* [Work instruction] In your copy of the listing below, reproduce each word exactly and include no pictures.

* [Collected data]
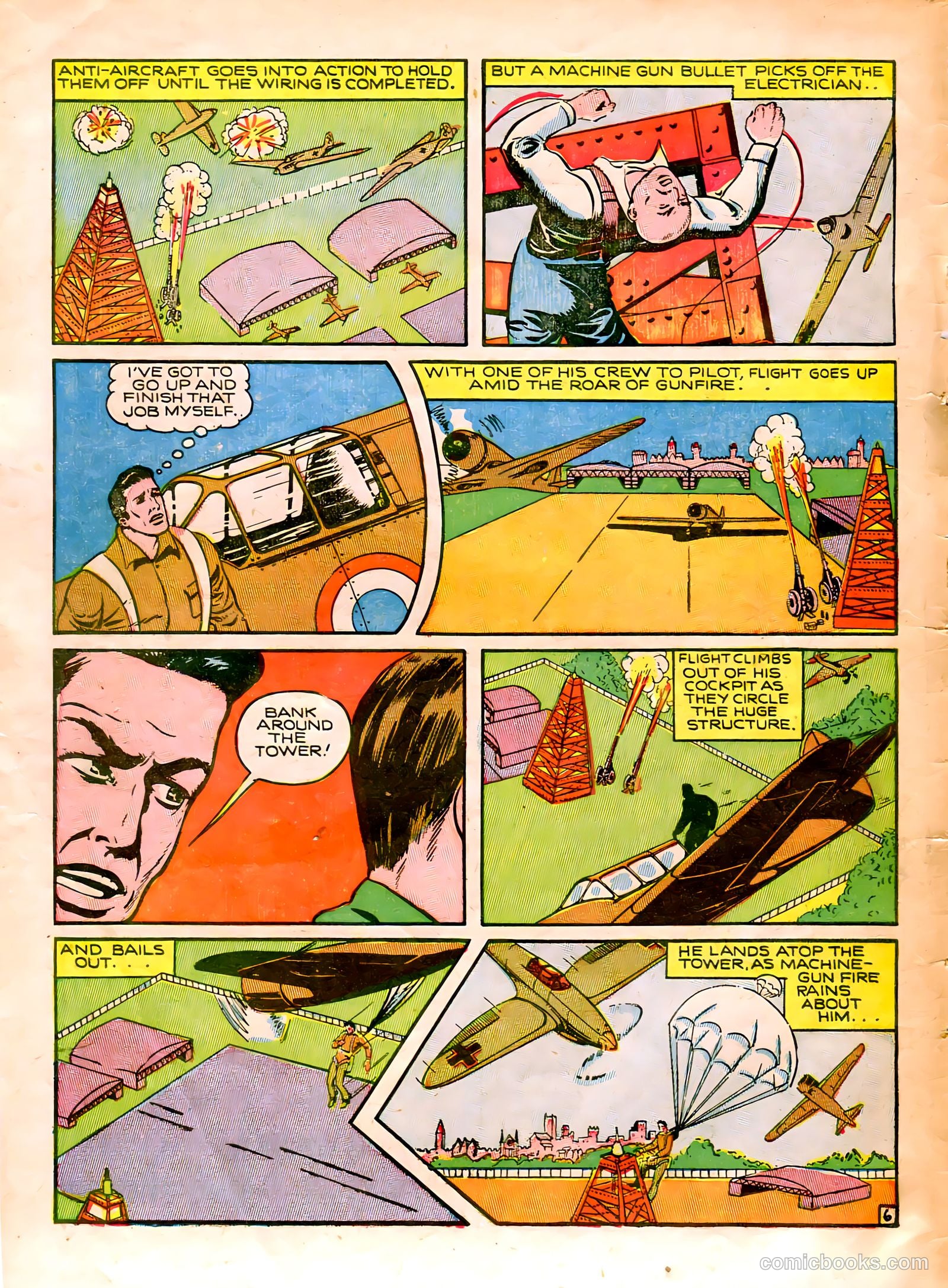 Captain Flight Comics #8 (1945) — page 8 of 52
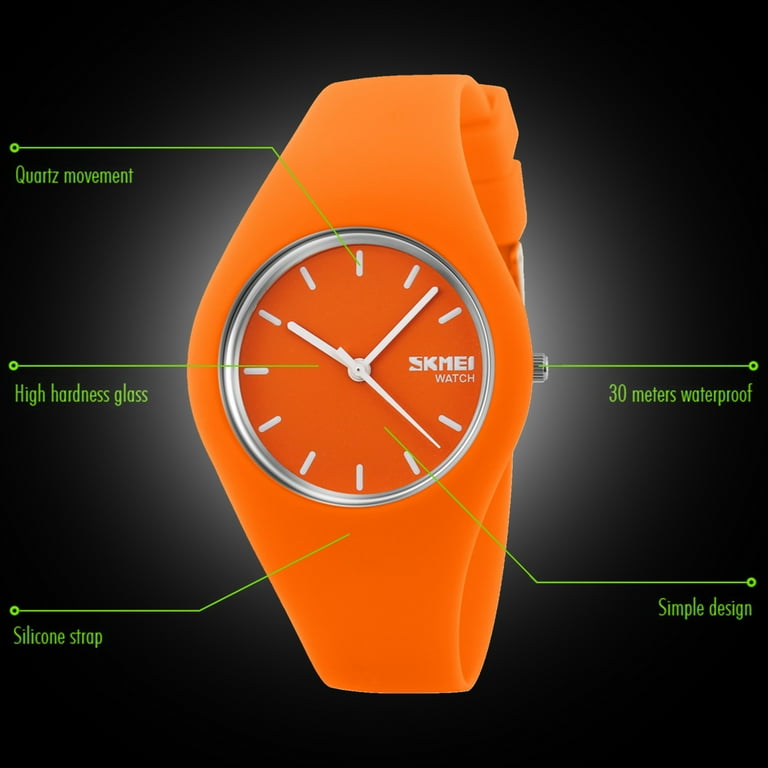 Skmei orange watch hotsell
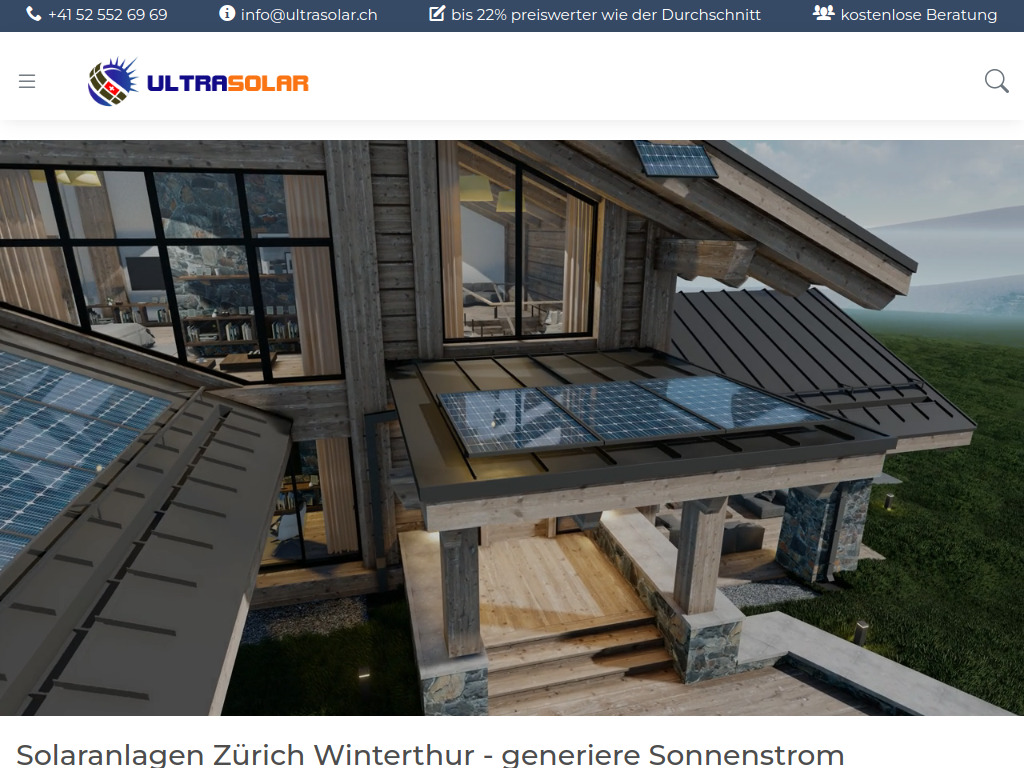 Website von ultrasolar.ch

* [Written solution]
 Captain Flight Comics #8 (1945) — page 8 of 52
 Skmei orange watch hotsell
 Website von ultrasolar.ch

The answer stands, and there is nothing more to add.